### Instructions
**A)** Echo the DNA storage article word for word, everything from "Imagine being able to store information" down to "a new technique.".
**B)** In the DNA storage article, which kinds of digital data does Luis Ceze name as things to store in DNA? List them all.

### Document text
|---|

Imagine being able to store information in DNA. Now imagine being able to store actual digital images with the help of DNA. That's exactly what University of Washington and Microsoft researchers have managed to accomplish with a new technique.

In this new study, the researchers used a new method that can actually shrink the space needed to store digital data. More specifically, they successfully encoded digital data from four image files into a nucleotide sequence of synthetic DNA snippets. They were also able to reverse this process to retrieve the correct sequences from a larger pool of DNA and reconstruct the images without losing any data.

"Life has produced this fantastic molecule called DNA that efficiently stores all kinds of information about your genes and how a living system works-it's very, very compact and very durable," said Luis Ceze, co-author of the latest study. "We're essentially repurposing it to store digital data-pictures, videos documents-in a manageable way for hundreds or thousands of years."

All of the data contained in the digital universe, which includes computer files, historic archives and other digital data, is expected to increase to 44 trillion gigabytes by 2020. This is a tenfold increase compared to 2013 and will actually represent enough data to fill more than six stacks of computer tablets stretching to the moon. In fact, the world is producing data faster than it has the capacity to store it. This means that finding new ways to store data in a more compact matter will be huge moving forward.

|---|

### Exercise data
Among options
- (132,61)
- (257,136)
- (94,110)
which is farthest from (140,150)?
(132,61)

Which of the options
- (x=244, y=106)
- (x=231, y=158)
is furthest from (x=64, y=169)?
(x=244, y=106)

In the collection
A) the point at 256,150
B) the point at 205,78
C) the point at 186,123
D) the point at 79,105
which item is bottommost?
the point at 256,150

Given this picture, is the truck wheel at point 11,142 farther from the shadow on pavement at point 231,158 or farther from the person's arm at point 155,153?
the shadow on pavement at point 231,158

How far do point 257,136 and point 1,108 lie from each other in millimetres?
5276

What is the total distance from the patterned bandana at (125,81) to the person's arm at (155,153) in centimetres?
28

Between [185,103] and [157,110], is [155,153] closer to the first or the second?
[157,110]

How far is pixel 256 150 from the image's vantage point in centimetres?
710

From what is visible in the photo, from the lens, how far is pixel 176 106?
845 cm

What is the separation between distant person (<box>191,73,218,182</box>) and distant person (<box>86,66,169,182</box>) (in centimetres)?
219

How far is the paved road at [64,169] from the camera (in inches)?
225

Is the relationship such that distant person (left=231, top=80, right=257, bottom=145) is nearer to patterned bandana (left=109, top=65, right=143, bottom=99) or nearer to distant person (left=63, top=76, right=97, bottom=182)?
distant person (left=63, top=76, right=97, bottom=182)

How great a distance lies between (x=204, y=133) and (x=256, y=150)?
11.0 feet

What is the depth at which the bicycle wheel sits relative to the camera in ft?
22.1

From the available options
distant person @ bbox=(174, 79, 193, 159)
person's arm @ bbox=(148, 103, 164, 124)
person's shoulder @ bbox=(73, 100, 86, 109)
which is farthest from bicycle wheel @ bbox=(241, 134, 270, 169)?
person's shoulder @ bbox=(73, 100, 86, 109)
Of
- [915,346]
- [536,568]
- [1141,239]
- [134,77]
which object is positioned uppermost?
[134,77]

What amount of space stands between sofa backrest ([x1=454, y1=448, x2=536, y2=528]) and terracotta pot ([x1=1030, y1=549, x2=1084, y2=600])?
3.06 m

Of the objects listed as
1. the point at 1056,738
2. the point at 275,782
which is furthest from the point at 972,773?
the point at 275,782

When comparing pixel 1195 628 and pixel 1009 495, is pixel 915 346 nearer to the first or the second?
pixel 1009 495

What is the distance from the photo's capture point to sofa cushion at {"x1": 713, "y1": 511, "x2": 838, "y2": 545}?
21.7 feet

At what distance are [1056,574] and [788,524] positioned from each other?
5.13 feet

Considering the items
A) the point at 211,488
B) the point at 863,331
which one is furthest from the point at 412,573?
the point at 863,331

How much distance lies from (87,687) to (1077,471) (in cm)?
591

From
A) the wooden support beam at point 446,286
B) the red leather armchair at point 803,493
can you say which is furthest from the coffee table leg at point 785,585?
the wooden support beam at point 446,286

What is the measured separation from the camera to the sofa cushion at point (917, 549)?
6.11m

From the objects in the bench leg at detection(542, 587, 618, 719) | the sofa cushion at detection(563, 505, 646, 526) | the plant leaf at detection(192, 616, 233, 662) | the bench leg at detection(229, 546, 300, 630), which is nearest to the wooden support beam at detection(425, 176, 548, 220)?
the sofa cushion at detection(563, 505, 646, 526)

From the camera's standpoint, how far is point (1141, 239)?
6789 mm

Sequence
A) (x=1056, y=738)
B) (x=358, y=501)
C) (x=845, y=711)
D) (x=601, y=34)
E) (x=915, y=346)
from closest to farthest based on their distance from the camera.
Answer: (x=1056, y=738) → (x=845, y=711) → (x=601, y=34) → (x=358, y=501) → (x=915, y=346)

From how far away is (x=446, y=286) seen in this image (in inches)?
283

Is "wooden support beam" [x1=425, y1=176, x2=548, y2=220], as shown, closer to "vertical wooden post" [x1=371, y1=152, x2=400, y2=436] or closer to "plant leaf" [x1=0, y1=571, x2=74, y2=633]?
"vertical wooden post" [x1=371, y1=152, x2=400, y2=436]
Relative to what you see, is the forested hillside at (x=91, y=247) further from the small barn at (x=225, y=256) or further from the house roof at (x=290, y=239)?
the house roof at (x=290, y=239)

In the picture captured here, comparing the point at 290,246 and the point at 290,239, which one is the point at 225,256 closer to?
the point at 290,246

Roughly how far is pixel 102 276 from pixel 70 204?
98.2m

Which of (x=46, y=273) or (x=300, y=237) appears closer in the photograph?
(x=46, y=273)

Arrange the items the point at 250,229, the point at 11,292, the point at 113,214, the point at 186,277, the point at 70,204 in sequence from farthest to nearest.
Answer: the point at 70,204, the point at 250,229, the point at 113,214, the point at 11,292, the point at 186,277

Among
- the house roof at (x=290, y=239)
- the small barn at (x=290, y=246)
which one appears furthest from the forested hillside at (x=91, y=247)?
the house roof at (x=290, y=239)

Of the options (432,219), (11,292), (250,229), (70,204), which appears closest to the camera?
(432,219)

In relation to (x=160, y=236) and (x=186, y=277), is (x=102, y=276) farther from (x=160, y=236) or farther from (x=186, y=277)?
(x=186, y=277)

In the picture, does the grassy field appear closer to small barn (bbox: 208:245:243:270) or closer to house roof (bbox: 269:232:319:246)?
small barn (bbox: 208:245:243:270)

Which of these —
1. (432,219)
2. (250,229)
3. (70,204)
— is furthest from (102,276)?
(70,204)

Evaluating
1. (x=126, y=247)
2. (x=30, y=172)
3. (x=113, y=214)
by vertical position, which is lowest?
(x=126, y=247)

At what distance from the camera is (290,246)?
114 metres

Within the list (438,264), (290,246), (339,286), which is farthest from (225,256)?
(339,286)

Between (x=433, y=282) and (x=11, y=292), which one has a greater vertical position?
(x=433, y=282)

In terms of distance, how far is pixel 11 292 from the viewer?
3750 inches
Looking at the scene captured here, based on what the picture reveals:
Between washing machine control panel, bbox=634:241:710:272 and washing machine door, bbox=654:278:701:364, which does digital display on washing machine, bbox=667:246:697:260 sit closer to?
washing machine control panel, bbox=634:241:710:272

|---|

### Results for each task
**A)**
Imagine being able to store information in DNA. Now imagine being able to store actual digital images with the help of DNA. That's exactly what University of Washington and Microsoft researchers have managed to accomplish with a new technique.

**B)**
- Pictures
- Videos
- Documents